Although the jury’s still out on when (and if) a San Francisco to Los Angeles Hyperloop will be built, the first operational Hyperloop is edging closer to reality in India, which is expecting to carry passengers from Mumbai to Pune in just 25 minutes. And, with even more companies entering the fray, including Richard Branson with Virgin Hyperloop One, the concept clearly has legs.
If you’re looking for green technology that’s helping businesses today, then California based Polycom offers an interesting example. They’re helping companies reduce business travel needs by offering more immersive and ‘real’ feeling video conferencing facilities.

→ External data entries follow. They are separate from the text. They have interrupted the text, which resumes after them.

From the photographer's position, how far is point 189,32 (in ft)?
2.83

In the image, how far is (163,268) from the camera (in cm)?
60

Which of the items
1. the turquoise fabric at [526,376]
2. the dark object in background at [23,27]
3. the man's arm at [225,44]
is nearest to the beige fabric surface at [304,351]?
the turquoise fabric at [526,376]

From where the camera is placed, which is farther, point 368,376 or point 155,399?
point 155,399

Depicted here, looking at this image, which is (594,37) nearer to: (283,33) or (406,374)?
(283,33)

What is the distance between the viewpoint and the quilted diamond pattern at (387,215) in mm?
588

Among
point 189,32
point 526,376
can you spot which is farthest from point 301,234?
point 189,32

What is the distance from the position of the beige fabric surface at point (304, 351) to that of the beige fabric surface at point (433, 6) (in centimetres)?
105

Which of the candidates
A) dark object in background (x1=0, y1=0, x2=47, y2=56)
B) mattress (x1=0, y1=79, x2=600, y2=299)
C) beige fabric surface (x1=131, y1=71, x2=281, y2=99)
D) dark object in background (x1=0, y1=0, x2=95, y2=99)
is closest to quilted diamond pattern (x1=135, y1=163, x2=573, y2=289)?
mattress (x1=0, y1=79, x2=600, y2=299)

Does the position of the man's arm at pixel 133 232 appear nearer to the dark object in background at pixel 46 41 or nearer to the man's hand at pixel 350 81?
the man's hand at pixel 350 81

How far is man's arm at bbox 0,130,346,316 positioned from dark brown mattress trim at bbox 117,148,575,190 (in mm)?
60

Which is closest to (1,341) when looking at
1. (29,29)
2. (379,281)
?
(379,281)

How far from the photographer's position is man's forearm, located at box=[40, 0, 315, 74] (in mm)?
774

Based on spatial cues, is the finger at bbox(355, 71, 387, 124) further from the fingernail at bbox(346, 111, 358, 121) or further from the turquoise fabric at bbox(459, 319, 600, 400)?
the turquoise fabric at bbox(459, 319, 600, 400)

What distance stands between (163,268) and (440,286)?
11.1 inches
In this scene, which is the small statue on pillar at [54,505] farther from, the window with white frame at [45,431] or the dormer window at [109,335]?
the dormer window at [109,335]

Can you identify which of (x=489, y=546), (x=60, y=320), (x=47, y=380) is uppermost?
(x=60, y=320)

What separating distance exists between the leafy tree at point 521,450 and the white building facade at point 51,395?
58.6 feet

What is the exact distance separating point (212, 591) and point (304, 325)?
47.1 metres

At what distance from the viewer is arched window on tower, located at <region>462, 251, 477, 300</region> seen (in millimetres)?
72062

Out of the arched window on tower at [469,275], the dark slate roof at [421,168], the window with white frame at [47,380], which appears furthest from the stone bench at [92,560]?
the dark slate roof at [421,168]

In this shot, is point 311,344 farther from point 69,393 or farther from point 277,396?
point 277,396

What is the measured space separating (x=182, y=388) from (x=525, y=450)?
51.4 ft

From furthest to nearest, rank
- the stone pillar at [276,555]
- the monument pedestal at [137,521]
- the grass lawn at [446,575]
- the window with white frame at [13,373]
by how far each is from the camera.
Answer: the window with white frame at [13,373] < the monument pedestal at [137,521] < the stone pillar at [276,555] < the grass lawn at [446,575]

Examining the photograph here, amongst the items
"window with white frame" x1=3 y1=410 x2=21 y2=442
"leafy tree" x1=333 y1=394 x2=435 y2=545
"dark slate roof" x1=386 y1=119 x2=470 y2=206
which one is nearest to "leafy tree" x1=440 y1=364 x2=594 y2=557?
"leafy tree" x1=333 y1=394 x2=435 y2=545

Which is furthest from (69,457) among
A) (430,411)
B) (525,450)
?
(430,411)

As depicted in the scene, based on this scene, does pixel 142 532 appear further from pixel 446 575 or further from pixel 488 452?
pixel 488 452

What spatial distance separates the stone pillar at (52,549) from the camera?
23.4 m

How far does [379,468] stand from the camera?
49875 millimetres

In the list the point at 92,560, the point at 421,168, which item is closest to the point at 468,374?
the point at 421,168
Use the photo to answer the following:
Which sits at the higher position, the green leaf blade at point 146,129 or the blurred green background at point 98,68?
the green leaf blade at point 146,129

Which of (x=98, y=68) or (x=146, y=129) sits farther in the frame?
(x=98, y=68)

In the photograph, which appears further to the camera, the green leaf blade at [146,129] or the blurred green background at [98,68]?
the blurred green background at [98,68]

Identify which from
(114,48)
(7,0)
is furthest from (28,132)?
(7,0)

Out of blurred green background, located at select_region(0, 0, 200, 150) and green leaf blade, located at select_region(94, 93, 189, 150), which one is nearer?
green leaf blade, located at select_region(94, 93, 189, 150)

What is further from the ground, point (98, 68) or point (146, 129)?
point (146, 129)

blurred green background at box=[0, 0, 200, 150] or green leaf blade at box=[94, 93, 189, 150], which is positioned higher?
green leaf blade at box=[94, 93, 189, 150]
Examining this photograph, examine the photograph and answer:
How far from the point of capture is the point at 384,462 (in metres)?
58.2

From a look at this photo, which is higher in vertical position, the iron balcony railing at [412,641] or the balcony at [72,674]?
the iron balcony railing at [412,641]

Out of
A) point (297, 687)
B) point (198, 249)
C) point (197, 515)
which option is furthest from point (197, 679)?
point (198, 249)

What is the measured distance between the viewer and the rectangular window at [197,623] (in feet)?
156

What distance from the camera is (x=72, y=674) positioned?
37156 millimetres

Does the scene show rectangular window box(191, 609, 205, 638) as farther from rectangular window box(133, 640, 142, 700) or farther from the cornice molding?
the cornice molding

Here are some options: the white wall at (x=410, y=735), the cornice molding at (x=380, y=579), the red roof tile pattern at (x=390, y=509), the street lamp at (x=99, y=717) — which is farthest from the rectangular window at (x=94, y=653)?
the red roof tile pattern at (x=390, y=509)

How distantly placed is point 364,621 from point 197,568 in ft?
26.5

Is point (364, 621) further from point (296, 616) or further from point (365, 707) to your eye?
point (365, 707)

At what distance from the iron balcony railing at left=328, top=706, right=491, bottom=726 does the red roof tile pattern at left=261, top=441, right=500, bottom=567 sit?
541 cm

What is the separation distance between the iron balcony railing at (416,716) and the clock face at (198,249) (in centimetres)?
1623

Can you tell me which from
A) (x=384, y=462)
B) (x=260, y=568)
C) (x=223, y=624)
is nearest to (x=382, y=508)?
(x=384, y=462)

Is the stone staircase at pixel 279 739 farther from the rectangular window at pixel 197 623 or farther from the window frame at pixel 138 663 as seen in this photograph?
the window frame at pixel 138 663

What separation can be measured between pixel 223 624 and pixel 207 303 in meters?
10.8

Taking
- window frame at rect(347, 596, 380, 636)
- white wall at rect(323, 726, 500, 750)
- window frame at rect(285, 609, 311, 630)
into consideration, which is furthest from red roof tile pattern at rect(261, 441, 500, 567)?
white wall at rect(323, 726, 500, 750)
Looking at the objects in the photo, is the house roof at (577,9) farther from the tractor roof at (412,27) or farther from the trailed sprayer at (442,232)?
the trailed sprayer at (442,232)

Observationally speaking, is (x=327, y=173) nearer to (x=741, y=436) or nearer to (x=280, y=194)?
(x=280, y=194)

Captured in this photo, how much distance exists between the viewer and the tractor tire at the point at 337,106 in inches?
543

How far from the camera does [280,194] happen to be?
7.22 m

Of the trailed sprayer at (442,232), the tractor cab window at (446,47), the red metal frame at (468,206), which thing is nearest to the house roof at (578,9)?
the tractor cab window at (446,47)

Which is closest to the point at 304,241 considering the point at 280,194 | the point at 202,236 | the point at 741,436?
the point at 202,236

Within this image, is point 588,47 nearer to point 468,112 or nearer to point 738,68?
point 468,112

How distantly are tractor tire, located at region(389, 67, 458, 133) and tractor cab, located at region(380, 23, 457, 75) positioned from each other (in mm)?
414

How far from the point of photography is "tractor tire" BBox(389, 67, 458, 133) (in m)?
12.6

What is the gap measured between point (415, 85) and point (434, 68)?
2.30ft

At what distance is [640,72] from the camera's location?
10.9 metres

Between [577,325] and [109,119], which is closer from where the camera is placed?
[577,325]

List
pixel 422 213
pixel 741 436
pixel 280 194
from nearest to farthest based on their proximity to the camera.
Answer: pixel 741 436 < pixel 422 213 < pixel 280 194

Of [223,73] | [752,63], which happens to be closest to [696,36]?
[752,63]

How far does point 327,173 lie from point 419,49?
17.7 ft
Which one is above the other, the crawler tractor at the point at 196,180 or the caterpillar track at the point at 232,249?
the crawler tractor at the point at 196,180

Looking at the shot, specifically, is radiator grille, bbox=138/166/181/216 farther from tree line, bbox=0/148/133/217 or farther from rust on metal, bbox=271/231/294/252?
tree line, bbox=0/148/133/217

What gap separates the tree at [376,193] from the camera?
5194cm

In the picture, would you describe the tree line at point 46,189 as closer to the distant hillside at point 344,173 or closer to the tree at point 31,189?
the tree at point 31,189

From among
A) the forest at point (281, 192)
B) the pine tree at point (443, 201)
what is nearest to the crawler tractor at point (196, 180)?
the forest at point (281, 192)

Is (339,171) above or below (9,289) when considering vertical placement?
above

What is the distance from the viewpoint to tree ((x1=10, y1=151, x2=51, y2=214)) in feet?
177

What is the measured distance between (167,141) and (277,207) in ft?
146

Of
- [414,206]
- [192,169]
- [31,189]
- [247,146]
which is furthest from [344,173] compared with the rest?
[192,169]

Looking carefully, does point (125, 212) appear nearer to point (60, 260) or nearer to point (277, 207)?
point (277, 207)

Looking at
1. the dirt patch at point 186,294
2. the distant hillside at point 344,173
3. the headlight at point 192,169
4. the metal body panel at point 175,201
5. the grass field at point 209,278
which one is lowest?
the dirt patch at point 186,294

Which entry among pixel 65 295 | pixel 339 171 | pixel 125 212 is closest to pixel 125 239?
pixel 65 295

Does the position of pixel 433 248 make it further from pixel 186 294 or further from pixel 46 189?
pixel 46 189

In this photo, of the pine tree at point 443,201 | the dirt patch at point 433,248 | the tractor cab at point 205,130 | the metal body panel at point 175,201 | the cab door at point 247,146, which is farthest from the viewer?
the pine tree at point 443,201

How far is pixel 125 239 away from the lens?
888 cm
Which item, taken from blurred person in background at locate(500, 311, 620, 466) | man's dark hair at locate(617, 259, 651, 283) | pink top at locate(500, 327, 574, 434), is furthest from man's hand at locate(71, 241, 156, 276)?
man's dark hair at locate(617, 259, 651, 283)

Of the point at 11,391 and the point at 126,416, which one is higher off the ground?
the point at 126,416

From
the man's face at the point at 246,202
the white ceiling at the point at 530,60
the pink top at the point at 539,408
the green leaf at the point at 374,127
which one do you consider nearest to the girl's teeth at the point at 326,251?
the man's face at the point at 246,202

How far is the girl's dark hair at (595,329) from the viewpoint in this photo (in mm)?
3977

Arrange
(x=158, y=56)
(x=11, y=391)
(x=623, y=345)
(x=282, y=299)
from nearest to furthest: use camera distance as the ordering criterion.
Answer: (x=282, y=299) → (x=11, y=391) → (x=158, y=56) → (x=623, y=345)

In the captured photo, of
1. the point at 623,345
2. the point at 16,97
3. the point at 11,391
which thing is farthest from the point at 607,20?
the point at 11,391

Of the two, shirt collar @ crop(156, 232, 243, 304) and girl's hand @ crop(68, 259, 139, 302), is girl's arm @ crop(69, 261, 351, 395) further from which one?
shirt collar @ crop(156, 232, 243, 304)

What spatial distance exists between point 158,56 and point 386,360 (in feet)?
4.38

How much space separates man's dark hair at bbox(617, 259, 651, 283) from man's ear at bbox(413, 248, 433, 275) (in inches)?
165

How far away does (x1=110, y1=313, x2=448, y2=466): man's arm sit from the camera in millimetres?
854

They’ve created a digital alternative to boardroom and executive-level meetings, for when apps such as Google Hangouts don’t quite cut the mustard. Their video and voice technology is cutting edge, and their user interfaces are simple, masterable by even the most technologically challenged employee.
They offer a number of interesting workspace solutions, that allow easy and free-flowing conversation between both small and large groups. If employees can connect in a more natural way from afar, then there’s less need for them to meet in person, saving time, money, and reducing travel emissions.
The idea of transporting yourself to another city through a giant tube, or heading to a business meeting in a small electric jet, may still seem a little far-fetched. But until that day comes, there are so many ways, both big and small that you can make a difference by altering your company’s business travel habits.